TASK GOAL - List each line of the data that holds the string "embedding".
>>>>
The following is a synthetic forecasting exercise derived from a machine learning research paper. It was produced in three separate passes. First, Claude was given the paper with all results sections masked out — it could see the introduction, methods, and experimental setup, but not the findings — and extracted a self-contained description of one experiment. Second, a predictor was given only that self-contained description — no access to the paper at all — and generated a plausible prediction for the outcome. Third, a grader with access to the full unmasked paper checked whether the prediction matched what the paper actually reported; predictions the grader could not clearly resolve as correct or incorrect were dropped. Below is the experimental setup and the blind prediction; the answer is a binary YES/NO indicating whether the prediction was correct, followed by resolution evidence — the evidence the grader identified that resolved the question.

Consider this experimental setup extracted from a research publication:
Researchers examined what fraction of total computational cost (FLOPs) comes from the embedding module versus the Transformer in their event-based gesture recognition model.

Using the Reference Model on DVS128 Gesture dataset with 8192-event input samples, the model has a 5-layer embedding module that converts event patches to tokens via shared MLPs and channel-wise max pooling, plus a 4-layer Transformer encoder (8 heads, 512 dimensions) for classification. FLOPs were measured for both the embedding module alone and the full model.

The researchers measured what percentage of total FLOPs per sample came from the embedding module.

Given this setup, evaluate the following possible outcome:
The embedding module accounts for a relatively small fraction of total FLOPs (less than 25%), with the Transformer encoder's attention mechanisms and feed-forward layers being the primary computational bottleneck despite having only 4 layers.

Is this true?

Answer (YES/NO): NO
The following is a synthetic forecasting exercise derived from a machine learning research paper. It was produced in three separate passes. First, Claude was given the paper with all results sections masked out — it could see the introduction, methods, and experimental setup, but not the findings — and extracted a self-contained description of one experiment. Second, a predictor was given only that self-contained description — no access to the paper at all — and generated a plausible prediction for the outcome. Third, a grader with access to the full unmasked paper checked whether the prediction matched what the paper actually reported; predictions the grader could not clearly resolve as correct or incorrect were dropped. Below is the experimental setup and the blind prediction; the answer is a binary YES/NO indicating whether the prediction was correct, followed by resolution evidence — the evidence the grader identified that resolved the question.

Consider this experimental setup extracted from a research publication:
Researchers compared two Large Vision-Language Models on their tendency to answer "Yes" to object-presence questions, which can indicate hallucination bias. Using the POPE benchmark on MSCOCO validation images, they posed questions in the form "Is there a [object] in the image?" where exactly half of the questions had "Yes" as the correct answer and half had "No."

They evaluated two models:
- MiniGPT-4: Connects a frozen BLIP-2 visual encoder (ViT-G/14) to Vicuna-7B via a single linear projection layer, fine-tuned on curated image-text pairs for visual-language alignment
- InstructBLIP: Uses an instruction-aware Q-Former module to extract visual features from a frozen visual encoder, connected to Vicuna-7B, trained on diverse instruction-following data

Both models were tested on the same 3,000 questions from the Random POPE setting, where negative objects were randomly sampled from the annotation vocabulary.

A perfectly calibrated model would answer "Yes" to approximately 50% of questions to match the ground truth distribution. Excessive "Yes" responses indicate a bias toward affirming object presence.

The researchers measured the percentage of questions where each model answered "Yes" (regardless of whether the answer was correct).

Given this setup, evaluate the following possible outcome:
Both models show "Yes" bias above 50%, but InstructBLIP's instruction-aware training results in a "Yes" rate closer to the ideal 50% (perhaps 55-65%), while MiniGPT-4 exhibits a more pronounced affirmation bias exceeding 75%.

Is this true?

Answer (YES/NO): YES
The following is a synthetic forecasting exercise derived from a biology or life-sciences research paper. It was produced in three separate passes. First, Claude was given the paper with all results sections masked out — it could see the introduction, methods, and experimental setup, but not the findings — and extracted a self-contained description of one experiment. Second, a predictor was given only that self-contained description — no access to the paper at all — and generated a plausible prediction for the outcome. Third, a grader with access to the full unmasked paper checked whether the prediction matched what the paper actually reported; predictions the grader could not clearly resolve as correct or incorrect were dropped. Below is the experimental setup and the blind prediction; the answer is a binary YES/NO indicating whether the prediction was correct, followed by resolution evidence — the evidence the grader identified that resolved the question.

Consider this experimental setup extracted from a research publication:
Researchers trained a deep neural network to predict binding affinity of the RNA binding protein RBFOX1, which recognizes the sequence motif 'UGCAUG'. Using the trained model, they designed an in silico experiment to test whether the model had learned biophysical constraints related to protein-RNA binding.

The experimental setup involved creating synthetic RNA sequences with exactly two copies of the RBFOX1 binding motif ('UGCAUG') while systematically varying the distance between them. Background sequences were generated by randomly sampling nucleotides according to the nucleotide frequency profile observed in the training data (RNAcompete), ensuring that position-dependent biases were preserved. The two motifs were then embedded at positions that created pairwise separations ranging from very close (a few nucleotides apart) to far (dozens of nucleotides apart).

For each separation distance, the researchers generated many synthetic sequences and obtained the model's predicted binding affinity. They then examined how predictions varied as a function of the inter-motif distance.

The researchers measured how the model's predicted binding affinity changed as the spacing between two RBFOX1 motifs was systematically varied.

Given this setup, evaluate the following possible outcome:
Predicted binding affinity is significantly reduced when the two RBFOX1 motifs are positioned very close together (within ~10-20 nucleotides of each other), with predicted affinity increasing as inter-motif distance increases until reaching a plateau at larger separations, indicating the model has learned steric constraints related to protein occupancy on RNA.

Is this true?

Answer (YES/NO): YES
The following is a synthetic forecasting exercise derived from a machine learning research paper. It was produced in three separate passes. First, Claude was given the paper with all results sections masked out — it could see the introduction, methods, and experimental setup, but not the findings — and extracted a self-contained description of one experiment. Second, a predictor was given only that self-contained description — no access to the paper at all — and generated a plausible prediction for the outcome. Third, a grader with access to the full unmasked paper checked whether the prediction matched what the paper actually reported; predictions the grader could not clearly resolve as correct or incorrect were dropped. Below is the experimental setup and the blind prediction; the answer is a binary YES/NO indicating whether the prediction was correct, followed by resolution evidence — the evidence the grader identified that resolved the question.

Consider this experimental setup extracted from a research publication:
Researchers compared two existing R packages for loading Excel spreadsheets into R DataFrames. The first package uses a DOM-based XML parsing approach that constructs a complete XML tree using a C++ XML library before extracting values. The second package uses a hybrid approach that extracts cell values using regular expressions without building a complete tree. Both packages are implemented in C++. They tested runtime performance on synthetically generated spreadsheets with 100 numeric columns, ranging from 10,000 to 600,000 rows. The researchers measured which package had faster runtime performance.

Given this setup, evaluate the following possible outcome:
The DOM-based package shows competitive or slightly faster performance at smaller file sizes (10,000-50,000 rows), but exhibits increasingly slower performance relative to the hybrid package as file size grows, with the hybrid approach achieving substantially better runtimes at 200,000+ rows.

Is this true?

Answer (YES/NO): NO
<<<<
>>>>
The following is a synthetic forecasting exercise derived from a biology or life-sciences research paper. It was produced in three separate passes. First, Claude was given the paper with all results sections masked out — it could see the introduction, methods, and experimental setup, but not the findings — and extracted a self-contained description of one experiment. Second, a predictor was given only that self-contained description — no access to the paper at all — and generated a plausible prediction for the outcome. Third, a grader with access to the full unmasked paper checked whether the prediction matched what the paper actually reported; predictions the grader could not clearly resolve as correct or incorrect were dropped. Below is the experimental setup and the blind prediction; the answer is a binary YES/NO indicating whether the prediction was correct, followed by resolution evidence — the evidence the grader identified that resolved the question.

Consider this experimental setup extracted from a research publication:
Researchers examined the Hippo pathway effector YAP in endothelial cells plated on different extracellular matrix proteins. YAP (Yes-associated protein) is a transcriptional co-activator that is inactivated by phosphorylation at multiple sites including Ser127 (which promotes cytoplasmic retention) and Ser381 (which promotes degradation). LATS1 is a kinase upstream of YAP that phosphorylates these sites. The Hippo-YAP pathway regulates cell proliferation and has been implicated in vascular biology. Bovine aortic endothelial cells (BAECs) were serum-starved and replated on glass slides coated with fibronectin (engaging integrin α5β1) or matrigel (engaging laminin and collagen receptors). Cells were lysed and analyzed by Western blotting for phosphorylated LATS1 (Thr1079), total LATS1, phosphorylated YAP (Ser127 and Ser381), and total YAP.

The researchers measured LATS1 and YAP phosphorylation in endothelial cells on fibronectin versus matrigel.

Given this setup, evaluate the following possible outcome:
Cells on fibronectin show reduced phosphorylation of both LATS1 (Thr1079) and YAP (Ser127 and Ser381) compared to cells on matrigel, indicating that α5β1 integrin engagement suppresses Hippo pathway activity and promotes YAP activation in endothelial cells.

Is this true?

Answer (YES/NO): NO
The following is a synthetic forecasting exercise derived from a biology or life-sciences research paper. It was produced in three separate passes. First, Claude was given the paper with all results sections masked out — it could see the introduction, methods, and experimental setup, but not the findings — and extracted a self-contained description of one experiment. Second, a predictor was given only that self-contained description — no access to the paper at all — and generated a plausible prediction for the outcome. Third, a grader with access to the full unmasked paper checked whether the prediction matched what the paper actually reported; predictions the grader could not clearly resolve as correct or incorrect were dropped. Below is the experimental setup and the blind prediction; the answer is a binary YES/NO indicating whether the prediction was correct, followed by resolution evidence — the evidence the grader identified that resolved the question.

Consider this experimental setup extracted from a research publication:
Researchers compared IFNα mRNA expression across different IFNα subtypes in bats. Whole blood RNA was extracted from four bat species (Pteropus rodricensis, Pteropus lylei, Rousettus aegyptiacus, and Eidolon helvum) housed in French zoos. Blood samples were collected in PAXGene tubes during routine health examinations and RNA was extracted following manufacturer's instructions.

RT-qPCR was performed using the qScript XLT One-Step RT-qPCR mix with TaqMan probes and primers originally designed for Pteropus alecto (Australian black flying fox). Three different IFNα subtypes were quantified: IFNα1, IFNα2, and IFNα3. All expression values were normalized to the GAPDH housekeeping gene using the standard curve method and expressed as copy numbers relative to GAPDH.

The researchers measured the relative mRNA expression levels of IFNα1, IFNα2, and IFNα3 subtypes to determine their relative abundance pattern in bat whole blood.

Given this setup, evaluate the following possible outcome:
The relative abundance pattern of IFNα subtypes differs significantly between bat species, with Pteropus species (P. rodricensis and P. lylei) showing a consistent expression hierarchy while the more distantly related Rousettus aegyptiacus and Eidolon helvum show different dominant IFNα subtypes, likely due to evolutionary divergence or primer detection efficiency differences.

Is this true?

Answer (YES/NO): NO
<<<<
SOLUTION TO THE EXERCISE -
Researchers examined what fraction of total computational cost (FLOPs) comes from the embedding module versus the Transformer in their event-based gesture recognition model.
Using the Reference Model on DVS128 Gesture dataset with 8192-event input samples, the model has a 5-layer embedding module that converts event patches to tokens via shared MLPs and channel-wise max pooling, plus a 4-layer Transformer encoder (8 heads, 512 dimensions) for classification. FLOPs were measured for both the embedding module alone and the full model.
The researchers measured what percentage of total FLOPs per sample came from the embedding module.
The embedding module accounts for a relatively small fraction of total FLOPs (less than 25%), with the Transformer encoder's attention mechanisms and feed-forward layers being the primary computational bottleneck despite having only 4 layers.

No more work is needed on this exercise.